“La scuola dell’infanzia di Montalto di Castro, – scrive Elisabetta Puddu – restava una delle poche con classi omogenee, dove i bimbi divisi per età (tre, quattro e cinque anni) seguivano un percorso didattico eccellente e collaudato, fornendo un’offerta formativa importante, volta ad una buona preparazione alla scuola primaria, qualcosa ormai di quasi raro, in una scuola pubblica, che oggi, anche qui viene a mancare. L’istituto comprensivo, negli anni, e durante le diverse amministrazioni che si sono susseguite, ha vantato sempre di grandi investimenti economici da parte dell’ente, volti ad esempio, a garantire un buon rafforzamento degli insegnanti di sostegno, la realizzazione del progetto intercultura e dell’ English school. Servizi offerti in tutte le fasce del primo grado di istruzione, nonché alla scuola secondaria di primo grado (scuola media), grado di istruzione a cui veniva fornito anche un aiuto compiti e recupero pomeridiano, completamente gratuito per tutti quegli studenti che lo necessitavano.

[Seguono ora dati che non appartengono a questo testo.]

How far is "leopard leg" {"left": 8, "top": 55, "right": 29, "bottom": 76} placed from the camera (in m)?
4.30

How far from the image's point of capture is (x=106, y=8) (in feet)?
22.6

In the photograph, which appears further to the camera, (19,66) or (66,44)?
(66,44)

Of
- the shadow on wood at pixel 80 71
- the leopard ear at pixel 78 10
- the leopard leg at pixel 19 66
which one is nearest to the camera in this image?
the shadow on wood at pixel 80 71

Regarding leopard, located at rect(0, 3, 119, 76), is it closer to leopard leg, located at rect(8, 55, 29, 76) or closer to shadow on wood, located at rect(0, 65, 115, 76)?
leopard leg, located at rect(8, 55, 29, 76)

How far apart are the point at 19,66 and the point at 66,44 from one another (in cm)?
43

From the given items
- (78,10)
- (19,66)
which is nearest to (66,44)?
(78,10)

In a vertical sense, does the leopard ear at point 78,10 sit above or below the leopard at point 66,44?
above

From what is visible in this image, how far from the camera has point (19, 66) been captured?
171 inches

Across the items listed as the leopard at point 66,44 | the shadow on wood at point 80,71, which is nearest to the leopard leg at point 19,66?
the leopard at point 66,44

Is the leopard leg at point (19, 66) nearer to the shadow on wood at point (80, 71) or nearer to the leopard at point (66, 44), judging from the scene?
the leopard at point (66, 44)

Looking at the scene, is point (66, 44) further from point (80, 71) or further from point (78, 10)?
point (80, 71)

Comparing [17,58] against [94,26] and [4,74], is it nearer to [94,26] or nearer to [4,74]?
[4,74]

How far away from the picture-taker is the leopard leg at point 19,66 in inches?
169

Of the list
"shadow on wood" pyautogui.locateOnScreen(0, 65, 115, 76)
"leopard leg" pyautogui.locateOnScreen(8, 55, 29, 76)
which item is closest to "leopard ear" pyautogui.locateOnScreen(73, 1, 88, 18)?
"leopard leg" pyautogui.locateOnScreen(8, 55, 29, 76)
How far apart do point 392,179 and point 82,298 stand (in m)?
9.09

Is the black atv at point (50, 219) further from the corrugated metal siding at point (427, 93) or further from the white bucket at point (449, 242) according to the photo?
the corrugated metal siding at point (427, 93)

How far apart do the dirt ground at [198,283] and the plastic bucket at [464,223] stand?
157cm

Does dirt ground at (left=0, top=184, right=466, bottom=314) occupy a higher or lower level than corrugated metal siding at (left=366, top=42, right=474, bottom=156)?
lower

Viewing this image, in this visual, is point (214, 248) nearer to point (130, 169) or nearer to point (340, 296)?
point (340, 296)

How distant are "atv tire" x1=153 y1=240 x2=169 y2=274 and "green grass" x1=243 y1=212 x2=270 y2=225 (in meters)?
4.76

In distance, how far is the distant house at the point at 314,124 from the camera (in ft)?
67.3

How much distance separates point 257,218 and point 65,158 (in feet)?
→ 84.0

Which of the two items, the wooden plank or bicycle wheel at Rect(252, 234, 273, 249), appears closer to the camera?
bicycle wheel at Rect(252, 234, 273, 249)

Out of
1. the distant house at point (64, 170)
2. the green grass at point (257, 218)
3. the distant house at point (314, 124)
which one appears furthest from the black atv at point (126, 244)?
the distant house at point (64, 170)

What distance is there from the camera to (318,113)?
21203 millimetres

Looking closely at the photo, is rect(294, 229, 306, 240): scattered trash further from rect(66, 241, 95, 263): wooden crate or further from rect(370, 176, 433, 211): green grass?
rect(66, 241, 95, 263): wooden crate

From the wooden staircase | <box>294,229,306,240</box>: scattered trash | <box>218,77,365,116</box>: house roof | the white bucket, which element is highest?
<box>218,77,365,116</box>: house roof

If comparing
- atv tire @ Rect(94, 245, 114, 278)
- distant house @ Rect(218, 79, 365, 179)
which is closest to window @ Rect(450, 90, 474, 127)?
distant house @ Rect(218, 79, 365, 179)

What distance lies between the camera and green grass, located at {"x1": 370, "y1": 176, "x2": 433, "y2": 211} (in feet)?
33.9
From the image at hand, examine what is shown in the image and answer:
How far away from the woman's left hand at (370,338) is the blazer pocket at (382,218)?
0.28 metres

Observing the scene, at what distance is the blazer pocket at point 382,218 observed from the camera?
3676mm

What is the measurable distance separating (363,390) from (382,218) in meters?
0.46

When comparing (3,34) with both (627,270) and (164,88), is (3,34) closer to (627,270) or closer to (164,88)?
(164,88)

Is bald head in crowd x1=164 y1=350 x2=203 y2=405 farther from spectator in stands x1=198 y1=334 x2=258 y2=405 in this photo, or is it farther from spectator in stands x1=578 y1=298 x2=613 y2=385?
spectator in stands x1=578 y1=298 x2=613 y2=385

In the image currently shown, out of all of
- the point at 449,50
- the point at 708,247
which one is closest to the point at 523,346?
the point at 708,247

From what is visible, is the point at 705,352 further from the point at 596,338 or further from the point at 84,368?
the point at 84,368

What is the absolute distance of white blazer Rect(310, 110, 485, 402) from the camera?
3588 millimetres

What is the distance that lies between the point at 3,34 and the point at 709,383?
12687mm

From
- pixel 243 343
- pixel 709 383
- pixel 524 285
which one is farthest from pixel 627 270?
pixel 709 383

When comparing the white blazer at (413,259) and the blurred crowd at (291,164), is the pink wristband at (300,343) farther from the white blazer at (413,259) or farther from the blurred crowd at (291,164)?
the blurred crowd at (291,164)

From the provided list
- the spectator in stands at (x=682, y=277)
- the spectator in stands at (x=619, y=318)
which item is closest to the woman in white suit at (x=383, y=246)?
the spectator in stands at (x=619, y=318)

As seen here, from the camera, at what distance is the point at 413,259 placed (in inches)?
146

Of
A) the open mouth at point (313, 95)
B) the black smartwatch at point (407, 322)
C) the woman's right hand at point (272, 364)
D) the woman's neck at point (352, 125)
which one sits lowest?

Questa primavera, al profilarsi della possibilità di mancanza di personale volto a coprire l’orario pomeridiano, nel mantenimento di classi omegenee, dato il più basso numero di iscritti alla scuola dell’infanzia, per sopperire alla richiesta dei genitori, nella maggior parte dei nuclei familiari, entrambi lavoratori, nonché di una offerta formativa completa, l’amministrazione uscente aveva deliberato ( delibera di giunta n123 del 9/06/22) un investimento di spesa volto a fornire le risorse economiche necessarie all’inserimento delle figure mancanti, così da ovviare al problema ed evitare che, anche la scuola dell’infanzia di Montalto di Castro, si avviasse alla formula delle classi miste. Tuttavia, durante il periodo estivo, incontri con i genitori dei bimbi alla prima iscrizione con la nuova Amministrazione e la dirigente scolastica, hanno evidenziato, in Presenza del Sindaco e del vicesindaco con delega all’istruzione, che era difficile reperire i fondi stanziati in quella delibera, nonostante quelli ricevuti da altri enti, come la Regione Lazio, e nonostante i diversi Assestamenti di bilancio che si sono susseguiti in questi due primi mesi di insediamenti, a certezza che, non è che non ci fosse disponibilità economica da investire sull’istruzione per mancanza di fondi, ma per scelte che non vertono sull’investimento in tal senso. 

Così, vista la chiara volontà dell’istituto Comprensivo, di sopperire alla forte richiesta delle famiglie di un servizio della scuola dell’infanzia anche nelle ore pomeridiane, la soluzione non peteva che vertere alle classi miste, a sostegno e salvaguardia delle esigenze dei bimbi e dei rispettivi genitori. 

Ma in tutto questo, la delibera n 123 del 9 giugno 2022 è stata revocata?”.